Antimicrobial susceptibility testing
Antibiotic susceptibility testing was done by the modified Kirby–Bauer disk diffusion method in accordance with Clinical and Laboratory Standards Institute guidelines. The antibiotic disks (HiMedia, Mumbai, India) used were ampicillin (10 μg), piperacillin (10 μg), piperacillin/tazobactam (100/10 μg), ceftriaxone (30 μg), cefotaxime (30 μg), ciprofloxacin (5 μg), norfloxacin (10 μg), amikacin (30 μg), gentamicin (10 μg), cotrimoxazole (1.25/23.75 μg), cefoperazone + sulbactam (75/30 μg), imipenem (10 μg), meropenem (MRP; 10 μg) and ertapenem (ETP; 10 μg). Isolates were further tested for extended-spectrum beta-lactamase (ESBL) and AmpC activities by phenotypic methods, as described previously.,
Chi-square test was used to find an association between the phylogroups, VF genes and patient's clinical outcome. The analysis was performed using statistical package SPSS version 17.0 (SPSS version 17.0 IBM, USA).
| ~ Results|| |
A total of 156 patients infected by UPEC with significant bacterial counts were included in this study.

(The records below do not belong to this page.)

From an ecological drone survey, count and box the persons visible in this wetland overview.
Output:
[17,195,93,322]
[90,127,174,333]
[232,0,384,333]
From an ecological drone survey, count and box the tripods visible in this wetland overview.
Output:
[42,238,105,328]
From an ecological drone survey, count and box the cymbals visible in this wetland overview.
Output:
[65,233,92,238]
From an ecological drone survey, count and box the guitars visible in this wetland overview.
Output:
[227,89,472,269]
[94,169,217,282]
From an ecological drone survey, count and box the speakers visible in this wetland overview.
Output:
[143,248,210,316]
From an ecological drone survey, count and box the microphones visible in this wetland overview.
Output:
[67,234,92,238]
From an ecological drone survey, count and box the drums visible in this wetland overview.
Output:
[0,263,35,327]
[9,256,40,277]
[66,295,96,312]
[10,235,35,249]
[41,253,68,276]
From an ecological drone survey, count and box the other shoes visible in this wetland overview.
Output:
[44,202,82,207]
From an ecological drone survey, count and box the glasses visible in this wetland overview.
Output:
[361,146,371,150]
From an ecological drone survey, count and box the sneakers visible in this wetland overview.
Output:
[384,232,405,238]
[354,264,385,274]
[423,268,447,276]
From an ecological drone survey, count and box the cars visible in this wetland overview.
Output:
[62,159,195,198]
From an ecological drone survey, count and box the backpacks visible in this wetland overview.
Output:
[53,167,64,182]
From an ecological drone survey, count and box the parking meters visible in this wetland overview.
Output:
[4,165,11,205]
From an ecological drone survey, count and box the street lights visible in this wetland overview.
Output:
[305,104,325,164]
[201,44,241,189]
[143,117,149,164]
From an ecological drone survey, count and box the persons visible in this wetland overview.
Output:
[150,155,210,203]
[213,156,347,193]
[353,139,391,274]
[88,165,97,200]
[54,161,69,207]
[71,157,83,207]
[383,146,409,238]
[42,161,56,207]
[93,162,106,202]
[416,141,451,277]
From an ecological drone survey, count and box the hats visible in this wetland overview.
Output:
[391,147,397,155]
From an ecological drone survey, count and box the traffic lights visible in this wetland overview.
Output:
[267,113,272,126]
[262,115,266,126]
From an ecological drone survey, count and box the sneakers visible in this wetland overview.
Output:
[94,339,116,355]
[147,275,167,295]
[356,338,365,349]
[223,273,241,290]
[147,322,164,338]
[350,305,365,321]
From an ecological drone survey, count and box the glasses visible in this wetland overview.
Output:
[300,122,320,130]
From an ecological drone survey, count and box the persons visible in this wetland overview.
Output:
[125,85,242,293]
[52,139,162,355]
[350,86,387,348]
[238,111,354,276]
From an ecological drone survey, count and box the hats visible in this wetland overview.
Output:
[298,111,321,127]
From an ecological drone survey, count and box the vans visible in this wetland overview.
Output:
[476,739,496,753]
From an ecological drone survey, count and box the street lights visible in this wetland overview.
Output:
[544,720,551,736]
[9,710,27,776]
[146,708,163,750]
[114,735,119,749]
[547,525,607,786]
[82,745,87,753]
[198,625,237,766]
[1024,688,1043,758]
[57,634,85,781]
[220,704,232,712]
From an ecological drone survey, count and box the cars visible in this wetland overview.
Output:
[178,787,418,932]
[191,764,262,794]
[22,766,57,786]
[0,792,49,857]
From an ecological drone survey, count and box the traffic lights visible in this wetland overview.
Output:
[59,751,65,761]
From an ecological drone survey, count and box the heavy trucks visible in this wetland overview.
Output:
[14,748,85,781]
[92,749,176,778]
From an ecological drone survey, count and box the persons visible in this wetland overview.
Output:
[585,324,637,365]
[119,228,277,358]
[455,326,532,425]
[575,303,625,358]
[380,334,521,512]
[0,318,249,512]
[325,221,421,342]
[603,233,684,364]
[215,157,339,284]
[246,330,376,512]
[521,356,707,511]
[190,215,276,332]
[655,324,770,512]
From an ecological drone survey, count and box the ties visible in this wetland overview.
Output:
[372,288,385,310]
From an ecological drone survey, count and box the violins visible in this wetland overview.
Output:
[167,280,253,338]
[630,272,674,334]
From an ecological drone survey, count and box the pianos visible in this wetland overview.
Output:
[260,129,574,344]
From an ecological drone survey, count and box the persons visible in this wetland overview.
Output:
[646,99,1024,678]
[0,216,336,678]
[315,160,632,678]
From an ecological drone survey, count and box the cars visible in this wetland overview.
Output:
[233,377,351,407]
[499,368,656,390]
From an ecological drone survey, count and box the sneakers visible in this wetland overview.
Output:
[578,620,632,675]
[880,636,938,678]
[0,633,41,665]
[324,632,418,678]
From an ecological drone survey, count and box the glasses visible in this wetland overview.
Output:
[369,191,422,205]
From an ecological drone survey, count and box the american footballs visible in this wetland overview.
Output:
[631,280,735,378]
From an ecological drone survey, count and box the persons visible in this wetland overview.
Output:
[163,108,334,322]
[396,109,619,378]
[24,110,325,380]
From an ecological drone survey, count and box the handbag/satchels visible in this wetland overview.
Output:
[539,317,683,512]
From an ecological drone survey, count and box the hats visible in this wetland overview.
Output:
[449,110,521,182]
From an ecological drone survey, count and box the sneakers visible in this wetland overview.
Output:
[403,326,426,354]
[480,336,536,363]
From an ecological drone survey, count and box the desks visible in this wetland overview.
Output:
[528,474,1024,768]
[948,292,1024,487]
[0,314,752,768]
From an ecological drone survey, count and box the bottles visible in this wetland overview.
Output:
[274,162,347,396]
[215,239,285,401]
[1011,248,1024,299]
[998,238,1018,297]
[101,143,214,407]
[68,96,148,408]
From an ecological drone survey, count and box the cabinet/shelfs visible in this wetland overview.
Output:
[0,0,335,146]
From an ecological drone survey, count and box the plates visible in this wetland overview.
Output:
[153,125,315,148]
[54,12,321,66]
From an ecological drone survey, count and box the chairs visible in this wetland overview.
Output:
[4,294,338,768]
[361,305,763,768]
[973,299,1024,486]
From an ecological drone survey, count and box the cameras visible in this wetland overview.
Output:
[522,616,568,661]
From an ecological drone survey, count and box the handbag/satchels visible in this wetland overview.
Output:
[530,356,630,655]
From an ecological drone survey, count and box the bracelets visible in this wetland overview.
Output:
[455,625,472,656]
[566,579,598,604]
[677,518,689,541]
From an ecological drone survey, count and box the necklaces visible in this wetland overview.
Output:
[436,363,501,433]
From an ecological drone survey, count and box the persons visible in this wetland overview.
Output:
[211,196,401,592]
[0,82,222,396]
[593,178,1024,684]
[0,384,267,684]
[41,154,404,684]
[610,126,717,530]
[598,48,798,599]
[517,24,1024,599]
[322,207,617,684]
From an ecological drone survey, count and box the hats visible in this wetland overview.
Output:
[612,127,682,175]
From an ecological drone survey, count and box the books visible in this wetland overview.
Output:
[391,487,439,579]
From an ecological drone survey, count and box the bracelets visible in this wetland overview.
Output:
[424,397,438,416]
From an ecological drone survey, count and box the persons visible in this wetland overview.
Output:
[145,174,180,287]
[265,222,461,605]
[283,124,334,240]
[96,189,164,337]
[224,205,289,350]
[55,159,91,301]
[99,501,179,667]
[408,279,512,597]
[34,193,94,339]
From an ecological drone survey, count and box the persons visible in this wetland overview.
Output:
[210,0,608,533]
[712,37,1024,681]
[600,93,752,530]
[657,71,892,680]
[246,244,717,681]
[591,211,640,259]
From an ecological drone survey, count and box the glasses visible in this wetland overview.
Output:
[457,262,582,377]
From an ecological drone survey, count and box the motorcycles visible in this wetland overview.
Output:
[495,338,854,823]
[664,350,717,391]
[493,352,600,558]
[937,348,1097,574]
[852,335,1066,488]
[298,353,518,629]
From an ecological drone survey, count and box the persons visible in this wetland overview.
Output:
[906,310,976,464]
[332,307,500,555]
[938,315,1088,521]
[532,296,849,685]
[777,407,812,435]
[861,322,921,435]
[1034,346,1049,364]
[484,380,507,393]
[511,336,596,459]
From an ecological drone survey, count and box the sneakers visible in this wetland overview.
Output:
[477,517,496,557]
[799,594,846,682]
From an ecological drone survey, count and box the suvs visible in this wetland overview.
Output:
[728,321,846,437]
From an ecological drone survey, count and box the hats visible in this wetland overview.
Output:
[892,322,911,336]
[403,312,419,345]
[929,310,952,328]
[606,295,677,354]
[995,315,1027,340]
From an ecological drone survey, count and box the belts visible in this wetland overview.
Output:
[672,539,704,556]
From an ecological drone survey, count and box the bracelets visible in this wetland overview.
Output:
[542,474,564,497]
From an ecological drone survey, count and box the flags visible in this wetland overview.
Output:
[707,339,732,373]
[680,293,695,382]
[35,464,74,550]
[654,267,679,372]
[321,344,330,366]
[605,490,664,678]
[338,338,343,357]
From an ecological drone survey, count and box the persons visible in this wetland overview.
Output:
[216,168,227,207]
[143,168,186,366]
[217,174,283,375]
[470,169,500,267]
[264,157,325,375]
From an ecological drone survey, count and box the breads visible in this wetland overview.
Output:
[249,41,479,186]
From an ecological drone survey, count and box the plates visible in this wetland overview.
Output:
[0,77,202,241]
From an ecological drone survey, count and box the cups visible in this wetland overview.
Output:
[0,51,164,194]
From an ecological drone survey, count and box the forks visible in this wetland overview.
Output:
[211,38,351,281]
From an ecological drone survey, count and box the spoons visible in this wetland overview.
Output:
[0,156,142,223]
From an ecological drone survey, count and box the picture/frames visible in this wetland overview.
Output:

Of the 156 patients, 66 (42%) were males and 90 (58%) were females with the age group of <1 = 3 (2%), 1–18 = 3 (2%), 19–44 = 43 (27.5%), 45–59 = 42 (27%) and >60 = 65 (42%). The majority of isolates 139 (89%), were community acquired infections and 17 (11%) were hospital acquired infections. The most common predisposing factors were diabetes (45.5%) followed by carcinoma (7%).
Phylogenetic grouping of the isolates was done using the results of PCR amplification of the chuA and yjaA genes and DNA fragment TSPE4.C2 [Figure 1]. Twenty-seven (17%) isolates were found to belong to phylogroup A, and 16 (10%) strains to Group B1, both phylogroups which are known to be commensal groups. Among the virulent groups (phylogroups B2 and D), 59 (38%) were from Group B2 and 54 (35%) were from Group D.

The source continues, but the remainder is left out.